Please note: this page refers to the setup of the Otolith Research Laboratory at the Bedford Institute of Oceanography in Dartmouth, NS, Canada. It will be updated to reflect the setup at the University of Iceland when that information becomes available.

Virtually all of the otolith examinations carried out in our laboratory take advantage of computer-assisted microscopic imaging techniques, or image analysis. Image analysis systems allow for image enhancement, manipulation, storage and quantification with an accuracy and speed that cannot be matched with the eyes or a microscope alone. In its simplest form, an image analysis system (IAS) can store an image (whether from a microscope, scanner, camera or computer) and allow for its subsequent recall and display upon command. Such a system is capable of reproducing the original image, unaltered. In practice however, images entered into an IAS are generally enhanced and/or measured before redisplay; therein lies their advantage over visual examination.

Image analysis systems are now routine in many scientific disciplines, and their applications to otolith examinations are many-fold. Some of the most frequent applications to our work are as follows:

1. Image enhancement through histogram expansion, filters (convolutions) and edge detection algorithms. All of these work to enhance contrast and detail in the image, including that which is invisible to the eye. In practice, we find Photoshop to be the best product for enhancing images.
2. Image quantification: this broad category includes semi-automated and automated counts and measurements of structures visible in the image. Calibrated measurements of growth increments and otolith size are our most common form of measurement. We currently use Image Pro for virtually all of these measurements.
3. Shape analysis: this procedure is almost fully automated, and includes measurements of otolith length and area as well as conversion of the outline to Fourier components. We have used both Optimas and custom software to convert otolith outlines to Fourier components and are now using Image Pro.
4. Image storage: subsamples of otolith cross sections are routinely imaged, enhanced and stored to add to existing reference collections for quality control. In addition, images of intact otoliths for the photographic atlas (see Otolith Shape) are enhanced and stored before submission for publication.

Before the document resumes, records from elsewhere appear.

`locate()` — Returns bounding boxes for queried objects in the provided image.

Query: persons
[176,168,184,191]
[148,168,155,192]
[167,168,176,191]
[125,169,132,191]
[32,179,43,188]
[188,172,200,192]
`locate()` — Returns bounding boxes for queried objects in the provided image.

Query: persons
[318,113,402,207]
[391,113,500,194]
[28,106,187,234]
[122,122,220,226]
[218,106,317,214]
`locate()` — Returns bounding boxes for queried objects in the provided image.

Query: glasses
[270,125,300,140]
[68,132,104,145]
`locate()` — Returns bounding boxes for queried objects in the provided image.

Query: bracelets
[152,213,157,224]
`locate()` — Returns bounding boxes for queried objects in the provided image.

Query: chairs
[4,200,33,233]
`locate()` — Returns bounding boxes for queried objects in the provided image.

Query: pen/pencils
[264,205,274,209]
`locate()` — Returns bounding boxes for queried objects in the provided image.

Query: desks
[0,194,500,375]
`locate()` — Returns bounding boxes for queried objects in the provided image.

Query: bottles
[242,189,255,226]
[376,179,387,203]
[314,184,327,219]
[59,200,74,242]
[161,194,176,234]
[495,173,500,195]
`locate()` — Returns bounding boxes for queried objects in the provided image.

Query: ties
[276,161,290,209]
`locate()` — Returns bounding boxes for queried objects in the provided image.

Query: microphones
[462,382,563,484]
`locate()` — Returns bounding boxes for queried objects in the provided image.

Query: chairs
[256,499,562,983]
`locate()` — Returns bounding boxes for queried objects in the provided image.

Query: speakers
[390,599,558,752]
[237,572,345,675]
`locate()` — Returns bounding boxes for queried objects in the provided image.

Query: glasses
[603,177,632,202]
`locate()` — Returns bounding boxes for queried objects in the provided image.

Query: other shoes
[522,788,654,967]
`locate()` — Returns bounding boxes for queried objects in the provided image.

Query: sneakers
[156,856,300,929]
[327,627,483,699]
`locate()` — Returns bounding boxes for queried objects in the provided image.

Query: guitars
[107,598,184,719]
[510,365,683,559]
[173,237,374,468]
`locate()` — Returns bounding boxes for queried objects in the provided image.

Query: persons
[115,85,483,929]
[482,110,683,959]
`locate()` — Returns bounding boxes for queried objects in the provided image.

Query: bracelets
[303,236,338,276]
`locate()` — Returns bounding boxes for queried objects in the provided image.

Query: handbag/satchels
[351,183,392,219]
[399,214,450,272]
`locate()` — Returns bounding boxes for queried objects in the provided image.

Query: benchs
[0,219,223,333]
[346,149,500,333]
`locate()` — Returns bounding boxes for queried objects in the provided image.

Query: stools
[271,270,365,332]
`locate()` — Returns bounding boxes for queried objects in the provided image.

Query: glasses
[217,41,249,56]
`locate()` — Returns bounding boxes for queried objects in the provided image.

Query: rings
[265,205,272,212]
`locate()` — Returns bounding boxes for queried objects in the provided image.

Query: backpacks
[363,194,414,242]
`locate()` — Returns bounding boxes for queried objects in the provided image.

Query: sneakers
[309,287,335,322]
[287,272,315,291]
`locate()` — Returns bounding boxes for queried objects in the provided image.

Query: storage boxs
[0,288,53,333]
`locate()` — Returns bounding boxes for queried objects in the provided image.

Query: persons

An image analysis system. Its components are described below.

A photograph of one of our image analysis systems is depicted above. This system includes the following:

• PC with 1 TB disc storage
• 27" LCD monitor working at 1920 x 1080 resolution
• Olympus DP72 high-resolution (4140 x 3096 pixels), 12-bit colour CCD digital video camera
• Nikon SMZ1000 dissecting microscope and Zeiss Standard compound microscope on which the video camera can be mounted
• Canon MP 640 colour printer, scanner and copier printing at 9600 x 2400 dpi
• Image-Pro Premier 9.0 image analysis software
• Photoshop software

Routine image analysis procedures do not require such a high-resolution system. For example, the Ageing Unit at BIO uses image analysis systems supporting only 800 x 600 resolution for annual age determinations in support of stock assessments.

An easily-read but dated introduction to image analysis is presented in Campana et al. (1987). Examples of papers where image analysis was used include Campana (1992, 1996, 1997) and Campana and Casselman (1993).